Transaction Background

The disclosure is in furtherance to the intimation made to the Stock Exchanges on March 29, 2026, which announced approval for the execution of certain documents and transactions. The executed documents include:

  • Share Purchase and Subscription Agreement (SPSA) between Setco Auto Systems Private Limited (SASPL), RSB Transmissions (I) Limited (Purchaser), Setco Automotive Limited, and other parties
  • Shareholders' Agreement between Setco Automotive Limited, SASPL, Purchaser, and other parties
  • Non-compete agreement between Setco Automotive Limited, SASPL, the Purchaser and other parties

These are collectively referred to as the "Transaction Documents".

Transaction Completion

The closing of the transaction contemplated under the SPSA occurred on May 27, 2026 (the "Closing Date").
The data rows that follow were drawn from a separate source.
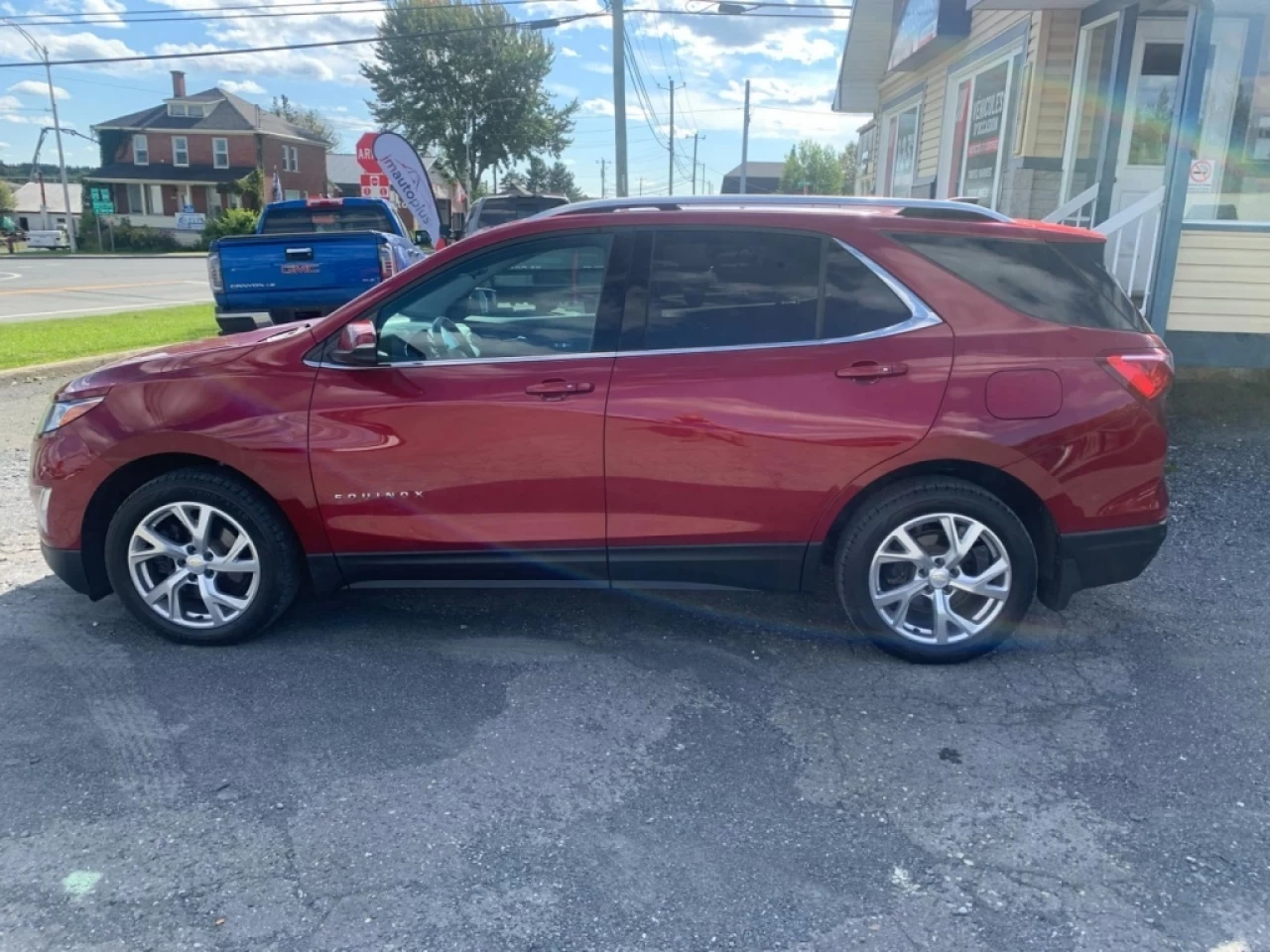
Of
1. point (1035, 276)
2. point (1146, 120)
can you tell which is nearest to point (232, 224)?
point (1146, 120)

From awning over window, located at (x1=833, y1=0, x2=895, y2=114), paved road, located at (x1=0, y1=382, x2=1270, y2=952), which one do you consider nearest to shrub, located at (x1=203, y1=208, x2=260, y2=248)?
awning over window, located at (x1=833, y1=0, x2=895, y2=114)

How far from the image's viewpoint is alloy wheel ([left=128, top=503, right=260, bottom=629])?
13.0 ft

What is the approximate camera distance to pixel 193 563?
399 centimetres

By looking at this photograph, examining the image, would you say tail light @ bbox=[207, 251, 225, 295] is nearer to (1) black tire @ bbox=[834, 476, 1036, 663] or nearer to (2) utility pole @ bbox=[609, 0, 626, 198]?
(1) black tire @ bbox=[834, 476, 1036, 663]

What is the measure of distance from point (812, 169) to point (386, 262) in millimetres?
74359

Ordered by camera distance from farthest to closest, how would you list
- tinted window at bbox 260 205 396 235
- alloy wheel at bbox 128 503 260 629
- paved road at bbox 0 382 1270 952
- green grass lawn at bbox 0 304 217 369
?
1. tinted window at bbox 260 205 396 235
2. green grass lawn at bbox 0 304 217 369
3. alloy wheel at bbox 128 503 260 629
4. paved road at bbox 0 382 1270 952

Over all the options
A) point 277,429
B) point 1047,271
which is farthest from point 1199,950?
point 277,429

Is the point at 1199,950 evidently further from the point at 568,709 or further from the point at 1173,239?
the point at 1173,239

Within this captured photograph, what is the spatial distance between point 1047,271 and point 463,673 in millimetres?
2796

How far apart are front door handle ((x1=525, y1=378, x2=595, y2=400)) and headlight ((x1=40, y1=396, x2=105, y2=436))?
71.3 inches

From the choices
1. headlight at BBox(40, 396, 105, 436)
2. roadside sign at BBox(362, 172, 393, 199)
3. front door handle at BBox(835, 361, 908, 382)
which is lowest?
headlight at BBox(40, 396, 105, 436)

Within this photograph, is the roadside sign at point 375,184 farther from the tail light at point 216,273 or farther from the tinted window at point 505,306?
the tinted window at point 505,306

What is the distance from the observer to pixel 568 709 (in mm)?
3627

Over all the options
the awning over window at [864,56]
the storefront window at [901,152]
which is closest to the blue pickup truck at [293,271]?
the storefront window at [901,152]
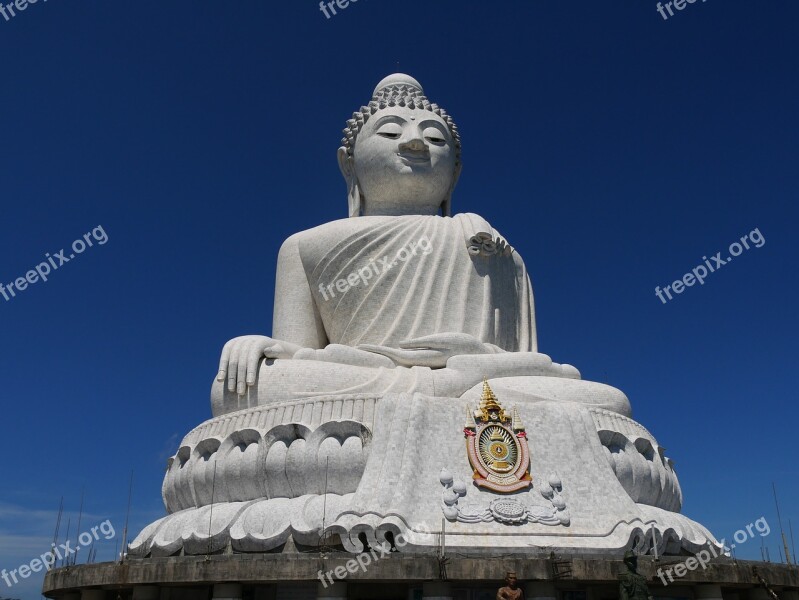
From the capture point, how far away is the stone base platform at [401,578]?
7.82m

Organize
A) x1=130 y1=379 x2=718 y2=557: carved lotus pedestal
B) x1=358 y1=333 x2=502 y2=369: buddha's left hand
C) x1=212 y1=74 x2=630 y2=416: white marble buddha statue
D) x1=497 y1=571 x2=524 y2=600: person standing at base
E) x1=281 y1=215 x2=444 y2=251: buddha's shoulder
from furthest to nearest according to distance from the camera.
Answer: x1=281 y1=215 x2=444 y2=251: buddha's shoulder, x1=358 y1=333 x2=502 y2=369: buddha's left hand, x1=212 y1=74 x2=630 y2=416: white marble buddha statue, x1=130 y1=379 x2=718 y2=557: carved lotus pedestal, x1=497 y1=571 x2=524 y2=600: person standing at base

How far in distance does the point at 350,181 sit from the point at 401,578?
974cm

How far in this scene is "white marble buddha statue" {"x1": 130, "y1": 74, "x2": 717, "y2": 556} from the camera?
912 centimetres

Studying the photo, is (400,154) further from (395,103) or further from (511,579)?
(511,579)

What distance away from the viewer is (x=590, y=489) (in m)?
9.62

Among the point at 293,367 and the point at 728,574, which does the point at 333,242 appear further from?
the point at 728,574

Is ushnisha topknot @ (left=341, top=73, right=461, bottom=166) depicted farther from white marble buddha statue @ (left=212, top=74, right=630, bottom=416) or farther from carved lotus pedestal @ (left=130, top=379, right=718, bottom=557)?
carved lotus pedestal @ (left=130, top=379, right=718, bottom=557)

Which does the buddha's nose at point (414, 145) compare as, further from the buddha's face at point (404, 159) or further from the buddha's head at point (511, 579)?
the buddha's head at point (511, 579)

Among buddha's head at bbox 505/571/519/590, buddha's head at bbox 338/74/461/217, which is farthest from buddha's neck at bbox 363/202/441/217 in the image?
buddha's head at bbox 505/571/519/590

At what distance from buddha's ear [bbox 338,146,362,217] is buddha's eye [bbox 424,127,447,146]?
1800 millimetres

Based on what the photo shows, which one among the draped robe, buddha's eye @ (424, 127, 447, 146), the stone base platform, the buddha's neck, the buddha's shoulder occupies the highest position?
buddha's eye @ (424, 127, 447, 146)

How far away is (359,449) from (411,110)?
25.0 feet

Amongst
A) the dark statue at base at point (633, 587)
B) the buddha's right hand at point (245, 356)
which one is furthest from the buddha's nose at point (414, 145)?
the dark statue at base at point (633, 587)

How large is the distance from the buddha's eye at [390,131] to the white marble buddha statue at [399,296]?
19 mm
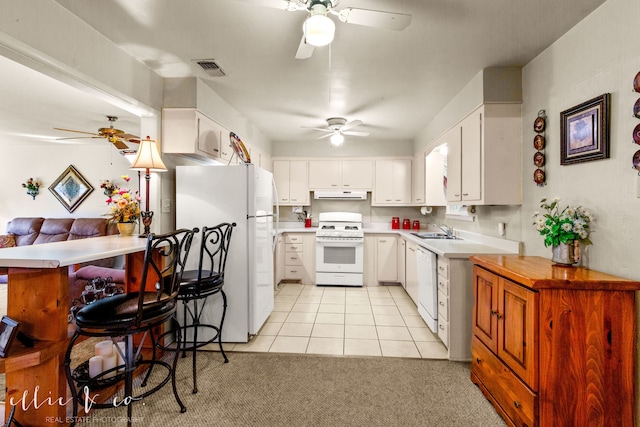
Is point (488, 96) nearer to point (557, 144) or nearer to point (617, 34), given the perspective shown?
point (557, 144)

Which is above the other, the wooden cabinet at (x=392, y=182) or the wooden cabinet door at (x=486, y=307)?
the wooden cabinet at (x=392, y=182)

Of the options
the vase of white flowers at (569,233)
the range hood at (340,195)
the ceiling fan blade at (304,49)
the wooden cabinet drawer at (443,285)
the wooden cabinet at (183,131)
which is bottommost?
the wooden cabinet drawer at (443,285)

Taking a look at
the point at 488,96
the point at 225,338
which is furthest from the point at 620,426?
the point at 225,338

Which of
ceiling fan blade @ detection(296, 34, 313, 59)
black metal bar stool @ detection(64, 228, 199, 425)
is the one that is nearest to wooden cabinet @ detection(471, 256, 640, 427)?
ceiling fan blade @ detection(296, 34, 313, 59)

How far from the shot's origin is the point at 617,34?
5.12 feet

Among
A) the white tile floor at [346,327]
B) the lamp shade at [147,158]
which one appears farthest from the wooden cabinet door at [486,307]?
the lamp shade at [147,158]

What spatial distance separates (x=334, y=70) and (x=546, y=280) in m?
2.17

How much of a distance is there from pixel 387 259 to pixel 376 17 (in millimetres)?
3603

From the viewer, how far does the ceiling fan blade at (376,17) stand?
140cm

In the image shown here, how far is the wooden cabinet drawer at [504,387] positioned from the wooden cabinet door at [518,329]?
0.06 metres

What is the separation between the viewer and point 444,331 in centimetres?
249

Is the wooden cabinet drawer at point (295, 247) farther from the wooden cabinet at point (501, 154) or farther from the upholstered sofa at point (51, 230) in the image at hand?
the wooden cabinet at point (501, 154)

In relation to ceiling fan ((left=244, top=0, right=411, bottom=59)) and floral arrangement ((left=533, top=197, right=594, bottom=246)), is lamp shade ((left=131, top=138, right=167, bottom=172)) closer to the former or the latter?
ceiling fan ((left=244, top=0, right=411, bottom=59))

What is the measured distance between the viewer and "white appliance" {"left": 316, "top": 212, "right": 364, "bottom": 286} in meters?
4.41
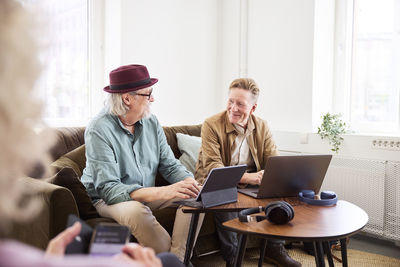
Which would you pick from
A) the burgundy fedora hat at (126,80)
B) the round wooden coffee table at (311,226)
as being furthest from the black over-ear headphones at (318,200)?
the burgundy fedora hat at (126,80)

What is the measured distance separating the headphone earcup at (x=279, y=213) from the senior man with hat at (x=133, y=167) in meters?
0.52

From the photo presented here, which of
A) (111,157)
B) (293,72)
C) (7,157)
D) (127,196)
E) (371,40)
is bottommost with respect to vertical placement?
(127,196)

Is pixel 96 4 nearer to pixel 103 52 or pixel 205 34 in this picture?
pixel 103 52

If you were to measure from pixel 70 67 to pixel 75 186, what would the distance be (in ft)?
5.43

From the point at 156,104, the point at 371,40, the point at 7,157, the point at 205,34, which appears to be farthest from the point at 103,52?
the point at 7,157

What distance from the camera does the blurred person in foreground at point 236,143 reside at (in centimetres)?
Result: 259

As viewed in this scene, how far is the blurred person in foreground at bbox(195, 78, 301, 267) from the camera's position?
259cm

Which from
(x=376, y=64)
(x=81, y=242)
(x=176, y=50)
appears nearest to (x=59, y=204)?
(x=81, y=242)

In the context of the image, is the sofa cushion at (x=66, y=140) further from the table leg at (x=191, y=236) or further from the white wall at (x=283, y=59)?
the white wall at (x=283, y=59)

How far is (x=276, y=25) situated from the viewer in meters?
3.89

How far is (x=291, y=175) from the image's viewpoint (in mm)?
2010

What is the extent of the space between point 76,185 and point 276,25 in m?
2.58

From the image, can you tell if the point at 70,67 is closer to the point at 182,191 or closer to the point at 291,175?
the point at 182,191

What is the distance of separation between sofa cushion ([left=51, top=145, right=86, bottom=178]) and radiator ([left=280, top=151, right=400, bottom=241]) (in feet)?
6.53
Specific Transaction Details

Pursuant to the terms of the SPSA, Setco Automotive Limited has completed the sale and transfer of 4,47,847 equity shares of SASPL to the Purchaser (RSB Transmissions (I) Limited). This represents approximately 41% of the paid-up share capital of SASPL on a fully diluted basis.

Corporate Structure Impact

With effect from the Closing Date (May 27, 2026), SASPL has ceased to be a subsidiary of Setco Automotive Limited.

Control Transfer

Pursuant to the Shareholders' Agreement, the Purchaser (RSB Transmissions (I) Limited) has acquired control over SASPL, including the right to control the composition of the board of directors and management of SASPL, in accordance with the terms of the agreement.